### WORK REQUIRED
Please repeat the lines of the records below, from the line containing "Give a closest-to-furthest ordering of" through the line containing "C) scottish saltire", including both, and nothing else.

### Data records

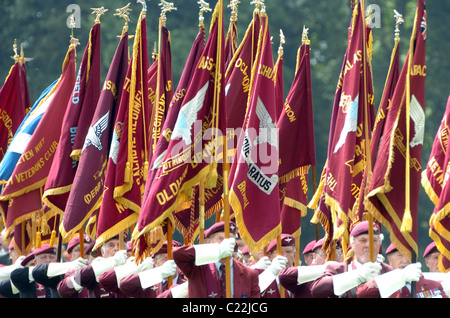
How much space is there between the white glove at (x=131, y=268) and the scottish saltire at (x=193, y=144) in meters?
0.35

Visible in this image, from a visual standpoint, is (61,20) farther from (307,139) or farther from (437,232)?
(437,232)

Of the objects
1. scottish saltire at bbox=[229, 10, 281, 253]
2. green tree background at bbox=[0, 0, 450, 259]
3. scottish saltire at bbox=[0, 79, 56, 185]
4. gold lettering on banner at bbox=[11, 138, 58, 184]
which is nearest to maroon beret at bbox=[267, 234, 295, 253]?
scottish saltire at bbox=[229, 10, 281, 253]

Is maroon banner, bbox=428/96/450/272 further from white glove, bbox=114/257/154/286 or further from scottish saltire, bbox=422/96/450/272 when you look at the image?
white glove, bbox=114/257/154/286

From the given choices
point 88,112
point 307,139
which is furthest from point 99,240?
point 307,139

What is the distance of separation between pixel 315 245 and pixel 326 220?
1.64 ft

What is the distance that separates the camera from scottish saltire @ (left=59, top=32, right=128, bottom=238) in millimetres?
10633

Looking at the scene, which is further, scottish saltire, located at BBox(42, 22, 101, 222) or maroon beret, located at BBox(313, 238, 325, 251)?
scottish saltire, located at BBox(42, 22, 101, 222)

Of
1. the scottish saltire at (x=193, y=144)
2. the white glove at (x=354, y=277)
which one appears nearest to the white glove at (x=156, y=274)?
the scottish saltire at (x=193, y=144)

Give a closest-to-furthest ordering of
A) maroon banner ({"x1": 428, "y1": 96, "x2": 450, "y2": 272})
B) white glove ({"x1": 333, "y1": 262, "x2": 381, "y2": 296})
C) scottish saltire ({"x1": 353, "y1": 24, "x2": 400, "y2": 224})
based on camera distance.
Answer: white glove ({"x1": 333, "y1": 262, "x2": 381, "y2": 296}) → maroon banner ({"x1": 428, "y1": 96, "x2": 450, "y2": 272}) → scottish saltire ({"x1": 353, "y1": 24, "x2": 400, "y2": 224})

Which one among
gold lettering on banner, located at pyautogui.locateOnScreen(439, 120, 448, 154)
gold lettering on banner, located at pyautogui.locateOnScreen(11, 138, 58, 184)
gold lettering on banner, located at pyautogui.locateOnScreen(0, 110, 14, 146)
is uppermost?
gold lettering on banner, located at pyautogui.locateOnScreen(0, 110, 14, 146)

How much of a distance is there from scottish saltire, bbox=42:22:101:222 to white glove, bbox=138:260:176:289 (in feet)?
6.24

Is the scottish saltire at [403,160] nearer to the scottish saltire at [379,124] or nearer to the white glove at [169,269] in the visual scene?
the scottish saltire at [379,124]

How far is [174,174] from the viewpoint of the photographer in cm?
941

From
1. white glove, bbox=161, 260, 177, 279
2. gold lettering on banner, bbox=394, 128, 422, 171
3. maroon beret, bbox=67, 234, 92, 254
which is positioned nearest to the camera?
gold lettering on banner, bbox=394, 128, 422, 171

### WRITTEN SOLUTION
Give a closest-to-furthest ordering of
A) maroon banner ({"x1": 428, "y1": 96, "x2": 450, "y2": 272})
B) white glove ({"x1": 333, "y1": 262, "x2": 381, "y2": 296})
C) scottish saltire ({"x1": 353, "y1": 24, "x2": 400, "y2": 224})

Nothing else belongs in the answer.